There are some general guidelines for face shapes and hairstyles. Square and heart-shaped faces can rock the pixie look, but make sure to ask for a soft, asymmetrical cut. Those with oval faces are lucky, as pretty much any style will suit them. Round faces can wear the pixie cut, too, but might benefit from longer layers. I’d add some highlights at the top and on the sides for more texture.
Speaking of highlights, what are the hot colours this year?
Rich bronzes, browns and coppers have already strutted down the red carpets at award ceremonies and were also popular on the Spring/Summer 2011 catwalks. Blondes have gone crisp and white, so we’re going to see less of the mixed blond and gold highlights. In fact, the colouring method known as balayage is going to be huge. These are hand-painted highlight flashes that can grow out without developing obvious roots. They can look sun-bleached and natural, or you can opt for popular hot pinks and other bright colours. Don’t be afraid to experiment with different tones.
Fringes, in or out?
In – but talk it through with your stylist, as some fringes require more work than others, especially in Singapore.
How do we take care of a fringe in Singapore? Won’t it either stick against our foreheads or go wiry?

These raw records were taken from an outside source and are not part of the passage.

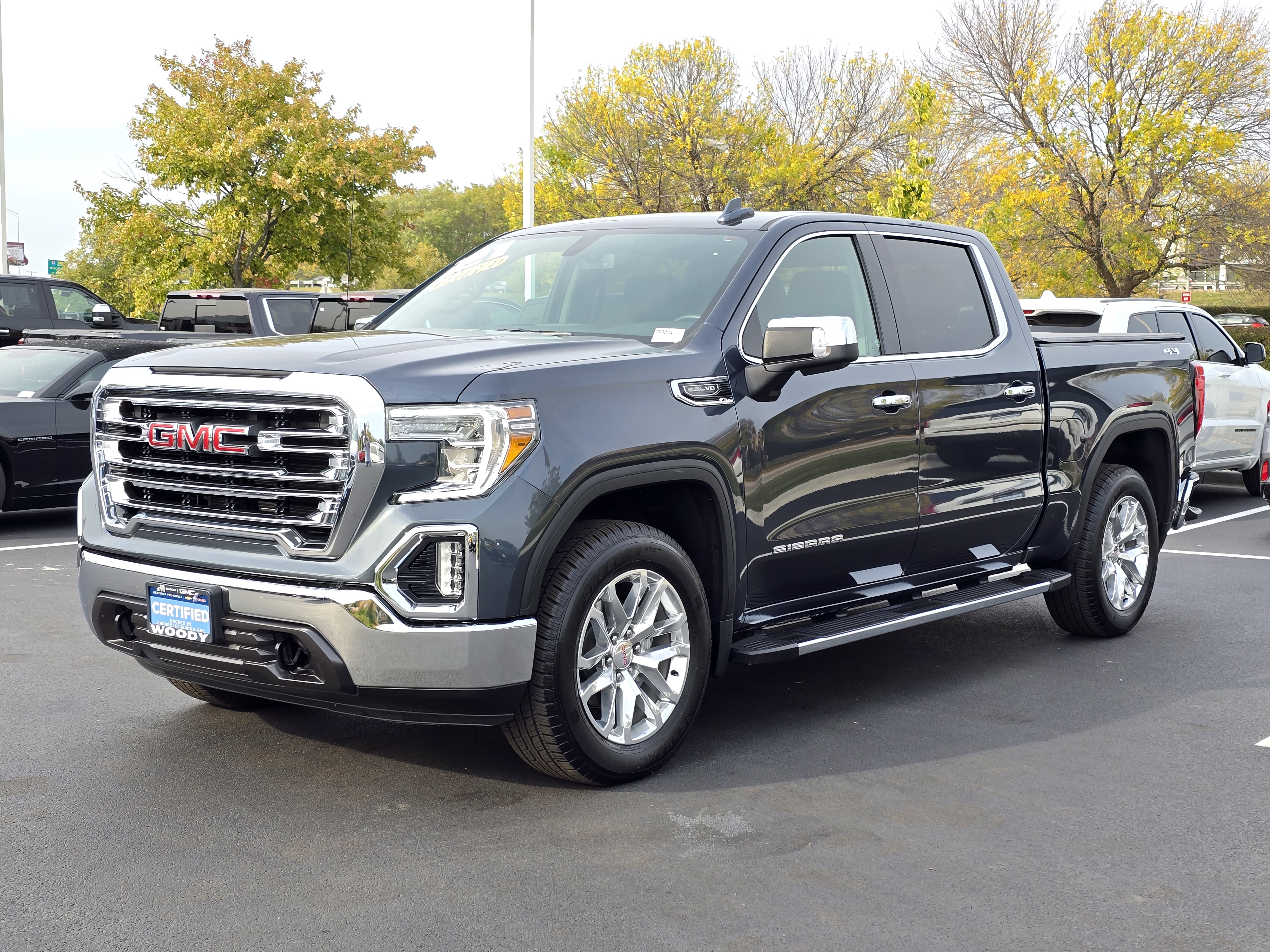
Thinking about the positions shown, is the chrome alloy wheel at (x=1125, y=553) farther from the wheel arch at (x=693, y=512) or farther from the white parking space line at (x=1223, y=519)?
the white parking space line at (x=1223, y=519)

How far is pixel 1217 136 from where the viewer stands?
30.5m

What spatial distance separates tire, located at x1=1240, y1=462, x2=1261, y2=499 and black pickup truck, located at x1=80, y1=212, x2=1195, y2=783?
8.28m

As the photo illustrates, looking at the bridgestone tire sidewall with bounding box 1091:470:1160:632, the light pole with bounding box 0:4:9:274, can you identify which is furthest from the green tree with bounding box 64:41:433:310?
the bridgestone tire sidewall with bounding box 1091:470:1160:632

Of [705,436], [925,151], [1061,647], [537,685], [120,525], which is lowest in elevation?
[1061,647]

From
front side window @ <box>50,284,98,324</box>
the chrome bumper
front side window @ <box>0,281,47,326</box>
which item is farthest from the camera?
front side window @ <box>50,284,98,324</box>

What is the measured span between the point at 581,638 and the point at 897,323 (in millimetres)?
2306

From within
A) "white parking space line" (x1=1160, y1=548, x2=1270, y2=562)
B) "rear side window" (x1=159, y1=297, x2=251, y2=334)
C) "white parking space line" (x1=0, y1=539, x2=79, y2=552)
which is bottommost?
"white parking space line" (x1=0, y1=539, x2=79, y2=552)

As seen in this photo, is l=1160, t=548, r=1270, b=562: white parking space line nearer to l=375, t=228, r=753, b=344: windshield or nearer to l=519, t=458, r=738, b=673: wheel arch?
l=375, t=228, r=753, b=344: windshield

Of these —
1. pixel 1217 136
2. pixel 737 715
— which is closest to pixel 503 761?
pixel 737 715

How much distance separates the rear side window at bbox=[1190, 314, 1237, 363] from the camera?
1291 centimetres

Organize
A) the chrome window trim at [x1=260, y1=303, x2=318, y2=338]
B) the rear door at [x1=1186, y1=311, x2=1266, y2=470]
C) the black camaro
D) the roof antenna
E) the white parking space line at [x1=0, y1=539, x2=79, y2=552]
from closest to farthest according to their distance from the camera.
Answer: the roof antenna → the white parking space line at [x1=0, y1=539, x2=79, y2=552] → the black camaro → the rear door at [x1=1186, y1=311, x2=1266, y2=470] → the chrome window trim at [x1=260, y1=303, x2=318, y2=338]

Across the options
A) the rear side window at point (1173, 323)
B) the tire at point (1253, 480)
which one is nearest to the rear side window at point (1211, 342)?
the rear side window at point (1173, 323)

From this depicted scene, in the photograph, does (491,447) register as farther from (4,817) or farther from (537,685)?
(4,817)

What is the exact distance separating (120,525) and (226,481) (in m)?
0.55
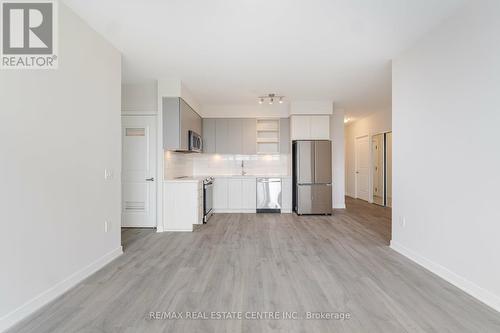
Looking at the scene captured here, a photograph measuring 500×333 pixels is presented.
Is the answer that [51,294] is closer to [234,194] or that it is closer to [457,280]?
[457,280]

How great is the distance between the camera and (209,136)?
6195 mm

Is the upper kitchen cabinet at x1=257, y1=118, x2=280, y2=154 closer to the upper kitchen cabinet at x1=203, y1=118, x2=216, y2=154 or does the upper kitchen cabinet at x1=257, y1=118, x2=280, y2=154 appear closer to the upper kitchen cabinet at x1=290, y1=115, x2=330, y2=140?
the upper kitchen cabinet at x1=290, y1=115, x2=330, y2=140

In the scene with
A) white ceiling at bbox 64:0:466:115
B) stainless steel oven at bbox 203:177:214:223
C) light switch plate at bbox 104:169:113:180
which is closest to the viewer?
white ceiling at bbox 64:0:466:115

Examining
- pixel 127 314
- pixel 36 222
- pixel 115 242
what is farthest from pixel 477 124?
pixel 115 242

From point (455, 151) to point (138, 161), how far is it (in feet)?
15.5

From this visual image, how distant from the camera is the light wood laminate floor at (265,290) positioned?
179 cm

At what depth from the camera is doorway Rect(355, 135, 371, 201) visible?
7676 mm

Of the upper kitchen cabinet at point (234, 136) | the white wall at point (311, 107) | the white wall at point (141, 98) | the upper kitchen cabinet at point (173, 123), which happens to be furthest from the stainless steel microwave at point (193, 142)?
the white wall at point (311, 107)

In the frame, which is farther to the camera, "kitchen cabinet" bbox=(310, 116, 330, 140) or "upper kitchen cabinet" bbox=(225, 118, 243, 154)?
"upper kitchen cabinet" bbox=(225, 118, 243, 154)

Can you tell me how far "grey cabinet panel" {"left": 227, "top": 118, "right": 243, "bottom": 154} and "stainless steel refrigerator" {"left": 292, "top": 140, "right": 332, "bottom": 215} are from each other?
5.05 ft

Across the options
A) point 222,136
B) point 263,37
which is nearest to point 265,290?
point 263,37

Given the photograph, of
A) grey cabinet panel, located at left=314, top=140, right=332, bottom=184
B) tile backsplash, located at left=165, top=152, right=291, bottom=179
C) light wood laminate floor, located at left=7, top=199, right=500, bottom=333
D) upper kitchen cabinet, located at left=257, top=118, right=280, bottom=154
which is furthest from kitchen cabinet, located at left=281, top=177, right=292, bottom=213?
light wood laminate floor, located at left=7, top=199, right=500, bottom=333

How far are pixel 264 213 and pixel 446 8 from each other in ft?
15.6

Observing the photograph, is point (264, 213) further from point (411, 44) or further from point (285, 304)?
point (411, 44)
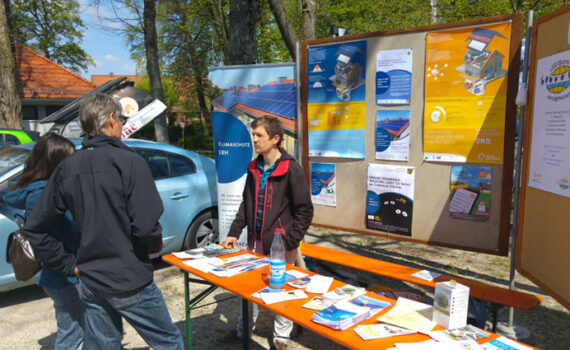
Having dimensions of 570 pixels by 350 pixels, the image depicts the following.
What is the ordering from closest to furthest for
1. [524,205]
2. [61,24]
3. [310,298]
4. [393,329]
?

Ask your stylist for a mini-tutorial, and get them him or her to recommend the right product, such as one of the lighter hair balms.
“Life is an endless struggle full of frustrations and challenges, but eventually you find a hairstylist you like.” Do you agree?
Ha ha! This is so true, especially in Singapore. It can be very frustrating for a Caucasian expat trying to find a stylist who is experienced with Western hair. It’s also important for a hairstylist to consider your lifestyle. There’s no point giving a high-maintenance hair cut to someone who just doesn’t have the time, or budget, to look after it.
It’s easy to get stuck in a rut with your hair, so I try to think about ways to keep your hair looking refreshed, too. It’s about creating completely unique hairstyles that complement the client’s needs, lifestyle, tone of skin and shape of face.